Problems to work on:
[A] In the essay excerpt on the American Left, what leadership requirement did Bob Moses consider an article of faith?
[B] The essay excerpt on the American Left lists readings of the Left's heterogeneity that the author calls cynical. Name each one.
[C] Continue the essay excerpt on the American Left, picking up after its final sentence.

[[ Text provided, beginning ]]

Gay rights demonstration at the Democratic National Convention, New York City, 1976 © Warren K. Leffler | Library of Congress
Gay rights demonstration at the Democratic National Convention, New York City, 1976 © Warren K. Leffler | Library of Congress

But it would be dearly cynical to read the Left’s heterogeneity as primarily the effect of the system’s divide-and-conquer cunning, or a failure of radical resolve, or neo-liberal dissipation. In part, it reflects the extraordinary diversity of the United States, ribboned with multiple and intersecting lines of difference and possessing a strong doctrinal commitment to freedom. As a historic consequence of slavery and the need for collective emancipation, the United States developed as well a pronounced emphasis on group rights. This cross-hatch has also been, we must recognize, deeply enabling, beyond even the country’s borders. Not by accident, both second wave feminism and gay liberation took root first in the United States, and they are — as they helped catalyze similar movements elsewhere — among the country’s greatest exports. (Saying so is not to deny the validity of critiques of cultural imperialism often leveled at Western feminism.) Inspired in part by decolonization efforts, the Civil Rights and Black Power movements in turn fed the struggles elsewhere of peoples and groups, whether national, sub-national, or subaltern.

Zaretsky is doubtless right that the advent of a robust, long-haul movement to address the deep structures of neo-liberalism would be a good thing. In his book Why American Needs a Left he has important ideas on the subject, and I hope it gains a wide audience. However, if he has any wish of being an intellectual leader of that effort — and of moving young people especially — he would do well to recall true leadership’s requirement, considered an article of faith by the Civil Rights giant Bob Moses: that leaders inspire, empower, and make those they want to mobilize feel good about their efforts. Instead, Zaretsky’s essay dismisses and diminishes even presumed allies.

[[ Text provided, end ]]
[[ Information supplied, beginning ]]

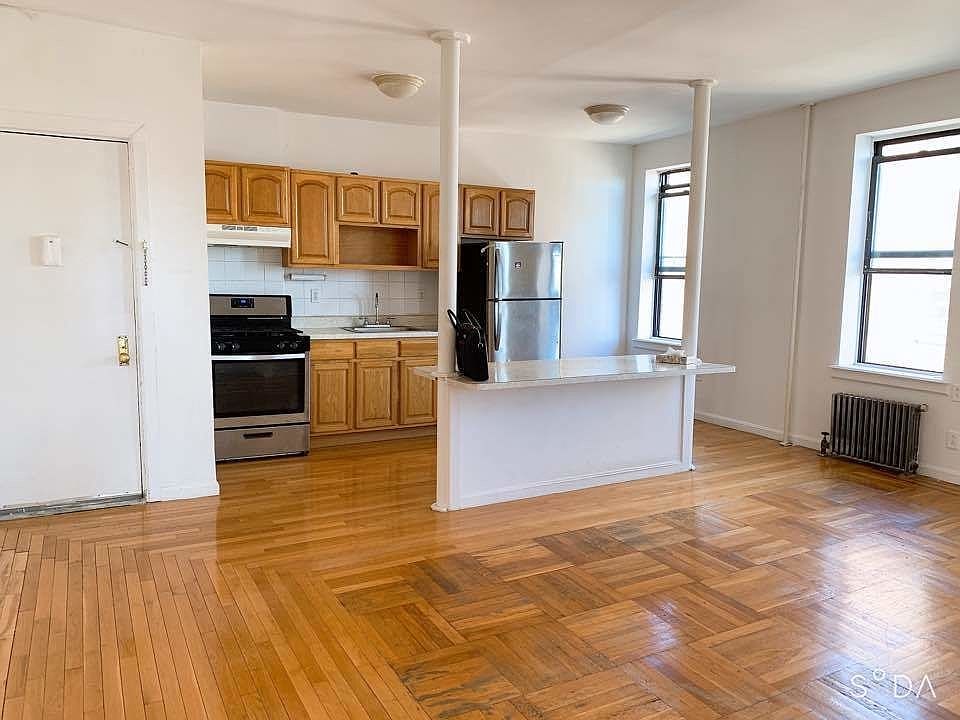 1st image of 168-10 Crocheron Ave #C2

[[ Information supplied, end ]]

Expected outputs:
[A] Leaders inspire, empower, and make those they want to mobilize feel good about their efforts.

[B]
- The effect of the system's divide-and-conquer cunning
- A failure of radical resolve
- Neo-liberal dissipation

[C]
Look out kids.

Rebuttal to Eli Zaretsky’s response to Ann Snitow and Victoria Hattam

Zaretsky devotes most of his rebuttal to claiming that he was misunderstood by Snitow and Hattam and to further intoning his history of the Left. Conspicuous in the new text is that it contradicts what was stated in the first. In his original essay Zaretsky insists “there is no Left today.” Yet the rebuttal casually refers to “today’s Left.” The original piece describes “the split between radical feminism and the New Left” as a “significant moment” in “the global defeat of the Left.” The rebuttal nonetheless upbraids Snitow and Hattam for somehow thinking that he “‘blames’ women for the demise of the New Left.” His initial essay plainly claims that second wave feminism was constituted by the self-separation of women from the New Left to found a movement of their own. He now writes that “The women’s liberation movement that emerged in the sixties, as well as the gay liberation movement. . . are impossible to imagine except as part of the New Left.” It is difficult to respond to a discourse that flip-flops this way, so I’ll focus only on two of Zaretsky’s most persistent and important points.

In the rebuttal, Zaretsky renews his efforts to spare African Americans the taint of “identity politics” that he reserves exclusively for feminists. Doubling down on the idea of Blacks as a nation, his distinction grows no more convincing. Black nationalism as a strong commitment to formal, institutional and even territorial sovereignty was an important, but still a minority, ideology among African-Americans in the 1960s. It had, as part of a comprehensive Black Power ethos, broader appeal as a commitment to racial pride, self-determination, and power, both within one’s community and the white establishment. For some, this group feeling took form of an overtly “national” consciousness and nationalist demands. But for many others it did not, and the historic window in which large numbers of Blacks framed their experience in terms of nationalism quickly closed.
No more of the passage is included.